ISO 9001 is best known for its written procedures, and that's how Kit got into writing 'ISO 9001: The Complete Guide'. He's a fan of ISO 9001, or at least the principles behind it, because it requires a business to understand its processes. Sadly, ISO 9001 is often implemented under duress.
Most risk management is common sense. If it gets too sophisticated, it's probably off course. But it's easy to miss some important areas of risk, and focus on those categories you're familiar with. So if you come, say, from health and safety, you may find you spend time on that topic. You may be less familiar with fraud, finance or procurement.
And that's why The Complete Guide to Risk Management is a useful book. Because it's been through two editions, and lots of people have made helpful suggestions, it's gold mine of information.

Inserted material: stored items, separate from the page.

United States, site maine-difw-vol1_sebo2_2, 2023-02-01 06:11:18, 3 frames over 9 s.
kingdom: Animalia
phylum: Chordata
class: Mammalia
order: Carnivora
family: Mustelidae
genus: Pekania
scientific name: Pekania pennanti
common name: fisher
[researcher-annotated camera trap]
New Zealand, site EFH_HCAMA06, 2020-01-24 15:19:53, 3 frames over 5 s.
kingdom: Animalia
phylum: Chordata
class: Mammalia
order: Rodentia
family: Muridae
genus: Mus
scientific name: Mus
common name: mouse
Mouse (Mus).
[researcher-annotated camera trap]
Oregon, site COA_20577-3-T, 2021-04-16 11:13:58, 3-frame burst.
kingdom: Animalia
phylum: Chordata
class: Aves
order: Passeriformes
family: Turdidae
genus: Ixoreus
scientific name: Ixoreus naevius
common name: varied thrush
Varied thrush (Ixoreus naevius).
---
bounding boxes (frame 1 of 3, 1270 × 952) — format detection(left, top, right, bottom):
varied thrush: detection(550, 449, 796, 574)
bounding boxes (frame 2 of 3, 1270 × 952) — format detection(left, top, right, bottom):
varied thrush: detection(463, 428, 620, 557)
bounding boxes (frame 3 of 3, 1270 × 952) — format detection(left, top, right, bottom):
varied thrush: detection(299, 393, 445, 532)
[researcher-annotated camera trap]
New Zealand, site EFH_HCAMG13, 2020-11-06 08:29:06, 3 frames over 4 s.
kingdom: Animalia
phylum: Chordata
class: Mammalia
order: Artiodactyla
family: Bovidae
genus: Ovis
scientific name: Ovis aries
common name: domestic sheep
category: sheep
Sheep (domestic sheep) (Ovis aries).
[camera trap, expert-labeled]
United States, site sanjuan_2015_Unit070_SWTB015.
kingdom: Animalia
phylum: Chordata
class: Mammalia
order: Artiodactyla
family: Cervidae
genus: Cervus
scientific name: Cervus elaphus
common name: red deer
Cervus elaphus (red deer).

No other book covers so many areas of risk.
If you have a smart phone, you're carrying a camera everywhere you go. And if you travel through the streets of any city, you come across an extraordinary range of people.
You only have to sit in a coffee shop for twenty minutes for a parade of weird and wonderful characters to pass before your eyes.
And the iPhone and the Android phones are just great at capturing that exuberance.
If you're nervous or unsure about how to start street photography, try Sadgrove's book: Street Photography: The Complete Guide. It's packed with practical information.
Although Sadgrove has always taken photos, the iPhone brought him to explore street photography in a more serious way. Now he can't walk down the street without his phone in hand.
He likes to accompany his girlfriend around the shops, camera in hand. As a result he has a lot of pictures of women trying on shoes. One day this will get him into trouble.